Not totally beholden to the players as it turns out then, hey Pulitzer? Seriously, you spectacular half-wit: what possessed you to include a coach saying he is not beholden to players as a supporting statement to the claim that coaches are beholden to players?

Then there’s Roosters coach Brian Smith, who Pulitzer quotes saying: ‘“In our place, the younger blokes are as sensitive to and aware of the team’s responsibilities as any of the older players.’”

This is quite astonishing: Pulitzer is actually managing to lose an argument in which he gets to pick all the content. Oh hang on, there’s more: “Mastercoach Wayne Bennett has regularly dismissed the Generation Y theory, saying it is not an issue for him. He treats them all the same.”

And here’s another “prominent NRL coach”: ‘“The older [players] get, the more self-centred and less club-orientated. They expect everything for nothing, and they won’t do anything for nothing. Younger blokes are grateful for their opportunity. They don’t expect people to fall at their feet to do everything for them.’”

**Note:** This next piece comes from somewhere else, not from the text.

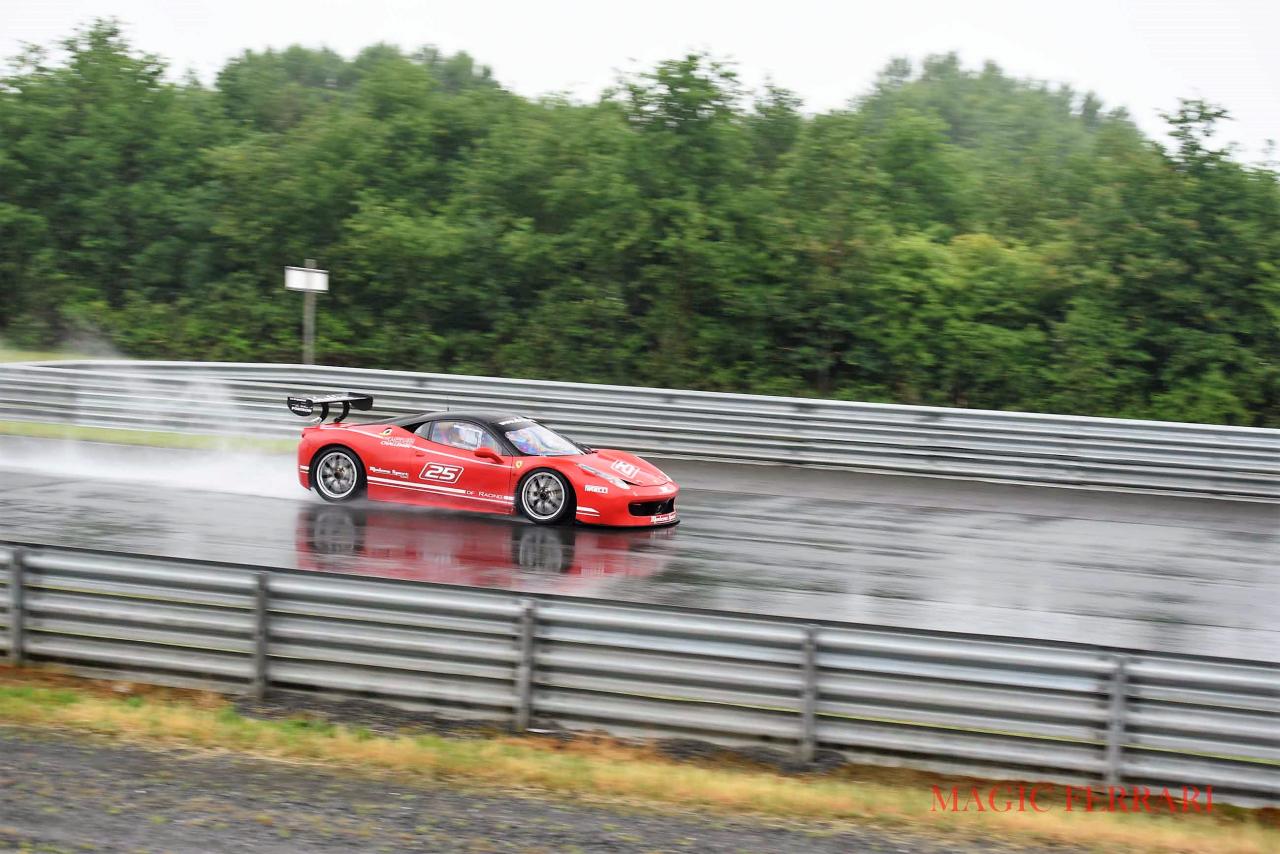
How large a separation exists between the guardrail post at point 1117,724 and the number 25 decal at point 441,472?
27.5ft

Fortunately, Pulitzer fights back with example three: the irrelevant material. In this case he has assembled some damning evidence from rugby union. This consists, in its entirety, of the fact that an Australia team with a lot of (boo!) young players didn’t do very well at the last world cup, that James O’Connor once referred to himself as a “brand”, that Quade Cooper only signs one-year deals, and that there is “a yarn doing the rounds” that a Melbourne Rebels player may have acted like a dick during a team meeting.

Throwing in the claim of terrible coach Brad Fittler that young players are more likely to question coaches nowadays (which one would have thought more than likely to be a good thing in the case of Fittler, with the questions in question perhaps starting with “have you been drinking, coach?”) Pulitzer happily concludes with the suggestion that coaches ought to sack more players.

I suggest that this approach to staff management might also be gainfully employed by tabloid newspapers.